### Set task A
According to the passage on fine-tuning architectures, what dropout probability does the note-level classifier use?
### Set task B
Extend the passage on fine-tuning architectures, picking up right after its final sentence.

### Document
---

Fig. 2(b) shows the fine-tuning architecture for note-level classification. While the Transformer uses the hidden vectors to recover the masked tokens during pre-training, it has to predict the label of an input token during fine-tuning, by learning from the labels provided in the training data of the downstream task in a supervised way. To achieve this, we feed the hidden vectors to a stack of dense layers, a ReLU activation layer and finally another dense layer for the output classification, with 10% dropout probability. We note that this classifier design is fairly simple, as we expect much knowledge regarding the downstream task can already be extracted from the preceding self-attention layers.

Fig. 2(c) shows the fine-tuning architecture for sequence-level classification. Being inspired by the Bi-LSTM-Attn model [114], we employ an attention-based weighting average mechanism to convert the sequence of 512 hidden vectors for an input sequence to one single vector before feeding it to the classifier layer, which comprises two dense layers. We note that, unlike the baseline models introduced in Section 5, we do not use RNN layers in our models. An alternative approach is to add the CLS token to our sequences and simply use its hidden vector as the input to the classifier layer. We do not explore this alternative since we do not have CLS tokens.

---

### Source excerpt
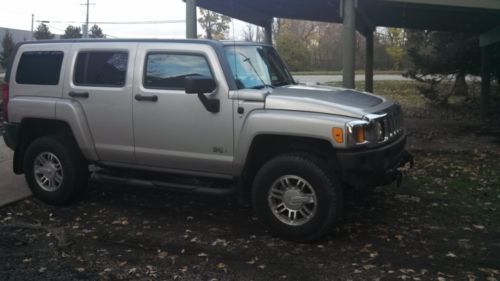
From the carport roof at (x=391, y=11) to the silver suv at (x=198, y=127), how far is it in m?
5.04

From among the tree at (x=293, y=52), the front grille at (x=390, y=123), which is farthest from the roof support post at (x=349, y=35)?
the tree at (x=293, y=52)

---

### Exercise response A
10%

### Exercise response B
6.3 Implementation Details

Our implementation is based on the open-source library HuggingFace [138]. As mentioned in Section 3.1, we use Pop1K7 and ASAP for pre-training and the other three datasets (i.e., POP909, Pianist8 and EMOPIA) for the downstream tasks. From the combination of Pop1K7 and ASAP, we use 85% of them for pre-training as described in Section 6.1 and the rest as the validation set. We train with a batch size of 12 sequences for at most 500 epochs (i.e., around 500K iterations for REMI and 1M iterations for CP), using the AdamW optimizer with learning rate 2e $-$ 5 and weight decay rate 0.01. If the validation cross-entropy loss does not improve for 30 consecutive epochs, we stop the training process early. For pre-training, we can improve the validation “cloze” accuracy from 70.4% for REMI to 78.73% for CP. We observe that pre-training using the CP representation converges in 2.5 days on four GeForce GTX 1080-Ti GPUs, which is about 2.5 times faster than the case of REMI. Moreover, a smaller batch size degrades overall performance, including downstream classification accuracy. Because each sequence has 512 super tokens, we have 6,144 super tokens per batch.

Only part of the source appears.